* _Provided passage_:
━━━━━━━━

That's exactly an n-th example of why this non-commercial clause is bogus since the very beginning of CC, and particularly unadapted for software code: no one is able to define clearly what commercial means, and what perimeter it applies to.
Selling the code? (you're a software editor) You could say it's covered/forbidden by the license.
Selling the service the code gives when it is running? (you're a PaaS) You could say too.
Selling anything unrelated to the code and the running app (say, oranges), but using the app to organise privately within a corporation? (you could be a shop owner installing the software for yourself and your team within your own building) 1/ the license says nothing about it, 2/ if it were covered and forbidden, how would it be even enforceable?
> That's exactly an n-th example of why this non-commercial clause is bogus since the very beginning of CC, and particularly unadapted for software code: no one is able to define clearly what commercial means, and what perimeter it applies to.
Agree with you on this one and I'd go step further: CC licences in general are poor fit for software.
> Selling anything unrelated to the code and the running app (say, oranges), but using the app to organise privately within a corporation? (you could be a shop owner installing the software for yourself and your team within your own building)
Excerpt (that I think is most relevant, but it's definitely a nuanced issue):
> uses by for-profit companies are typically considered more commercial [...] one exception to this pattern is in relation to uses by individuals that are personal or private in nature
Based on this, I think the common agreement would be that this is commercial use.
> how would it be even enforceable?
That's not a point for ignoring the license. If you download pirated movies, games, or other software, it's very unlikely you'll get caught, but you're still committing a crime.
However in this case, it actually can be enforcable. If the organization is eg. a startup that raises venture funding or is getting acquired, legal due dilligence will involve examination of all licences for software used.
That's not what I understand from these pages (that only reinforces that even to CC, NonCommercial is not a clear criteria).
They also note NonCommercial as “not primarily intended for or directed towards commercial advantage or monetary compensation.” which perfectly matches my 3rd case above.
For instance, you perfectly can print and display an NC image as a poster in your professional office, it's not "commercial".
> That's not a point for ignoring the license.
It's definitely an argument to ignore this part of the license: an unenforceable item is effectively void.
> If you download pirated movies, games, or other software, it's very unlikely you'll get caught, but you're still committing a crime.
Beware, that's different here. Downloading/uploading pirated items is illegal. Here, the NonCommercial clause is so ambiguous that even CC doesn't know how to put it. So its enforcement is even further delicate and open to interpretation.
Planning work is not the work, it's something around the work, similar to a poster (that could very well present information valuable to the work, but still not be the work you're selling in the end).
Campsite team, if you happen to be reading this: consider whether a more permissive license still meeting the FOSS definition, like GPL or AGPL, would better fit your needs.
GPL means that anyone who modifies the source code, or integrates it into a larger work, has to release the modified version.
So this would ensure that everyone’s contributions continue to help the wider community. As a side effect, it would also prevent anyone from using your work without releasing the source code for their project or product, benefitting open source as a whole.

━━━━━━━━

* _Required work_:
1/ Could you transcribe the part of the license discussion above that opens with the words "Planning work is" and closes with "as a whole."?
2/ Can you go on with the discussion above about the NonCommercial license clause, starting after its last sentence?

━━━━━━━━

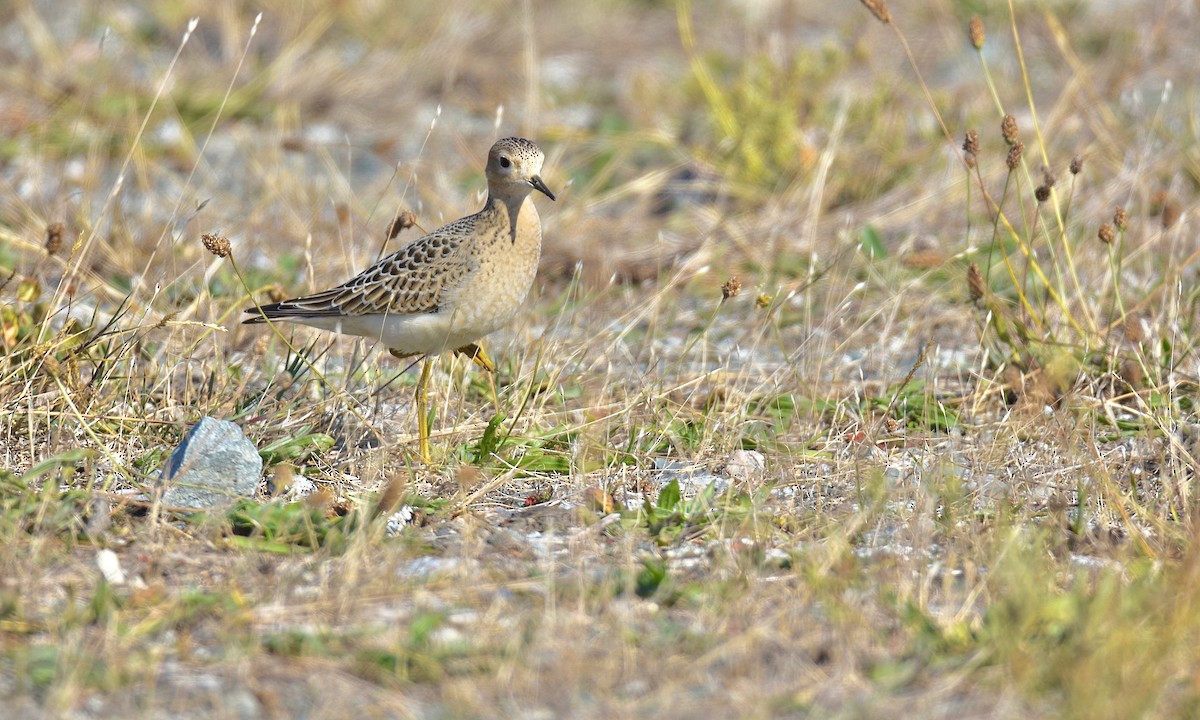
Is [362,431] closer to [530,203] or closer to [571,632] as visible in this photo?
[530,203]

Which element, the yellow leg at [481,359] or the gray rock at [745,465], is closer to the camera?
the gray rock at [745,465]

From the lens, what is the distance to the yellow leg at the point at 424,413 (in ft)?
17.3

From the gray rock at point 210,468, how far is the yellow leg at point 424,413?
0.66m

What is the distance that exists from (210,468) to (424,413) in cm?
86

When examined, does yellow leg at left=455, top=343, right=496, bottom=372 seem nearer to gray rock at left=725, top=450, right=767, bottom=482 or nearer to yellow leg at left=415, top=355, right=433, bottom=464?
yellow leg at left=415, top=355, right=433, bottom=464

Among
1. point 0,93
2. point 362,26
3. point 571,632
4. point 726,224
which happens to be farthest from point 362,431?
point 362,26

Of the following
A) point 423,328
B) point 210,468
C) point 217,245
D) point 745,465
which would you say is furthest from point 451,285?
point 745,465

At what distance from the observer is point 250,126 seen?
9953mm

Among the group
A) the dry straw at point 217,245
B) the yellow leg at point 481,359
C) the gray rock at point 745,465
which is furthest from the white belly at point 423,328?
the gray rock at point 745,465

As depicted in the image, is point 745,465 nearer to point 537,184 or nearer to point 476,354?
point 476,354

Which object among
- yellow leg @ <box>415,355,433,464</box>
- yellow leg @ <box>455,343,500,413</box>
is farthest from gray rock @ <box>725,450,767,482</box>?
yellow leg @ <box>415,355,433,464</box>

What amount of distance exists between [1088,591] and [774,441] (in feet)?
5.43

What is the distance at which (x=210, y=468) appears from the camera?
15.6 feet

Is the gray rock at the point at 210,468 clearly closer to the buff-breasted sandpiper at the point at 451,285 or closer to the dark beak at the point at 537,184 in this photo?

━━━━━━━━

* _Responses to the tasks_:
1/
Planning work is not the work, it's something around the work, similar to a poster (that could very well present information valuable to the work, but still not be the work you're selling in the end).
Campsite team, if you happen to be reading this: consider whether a more permissive license still meeting the FOSS definition, like GPL or AGPL, would better fit your needs.
GPL means that anyone who modifies the source code, or integrates it into a larger work, has to release the modified version.
So this would ensure that everyone’s contributions continue to help the wider community. As a side effect, it would also prevent anyone from using your work without releasing the source code for their project or product, benefitting open source as a whole.

2/
The choice is obviously ultimately yours. I personally didn’t realize the benefits of GPL until recently.
> GPL means that anyone who modifies the source code, or integrates it into a larger work, has to release the modified version.
Is this accurate? I thought GPL only required distributing the source alongside binaries. If you're running GPL code as a web service, I don't think there's a requirement to release the source to your users.
In this case, you would want the Affero General Public License (AGPL) which specifically has a carve-out (in?) for web servers. Section 13, "Remote Network Interaction; Use with the GNU General Public License." [0]
[0] "[...] your modified version must prominently offer all users interacting with it remotely through a computer network (...) an opportunity to receive the Corresponding Source of your version"
I would prefer a more permissive license, such as MIT or Apache. Zulip is similar software, produced by a commercial company, and it is MIT licensed. The primary reason for this is that it isn't always clear with copyleft licenses where the boundary is between being a new separate work that uses the GPL software API, or when it is a derivative work of the GPL software. Also, as they are shutting down, there isn't really any reason for them to worry about some one else using the code in a permissive way.
(That being said, a copyleft license is miles ahead of the CC NC license for software!)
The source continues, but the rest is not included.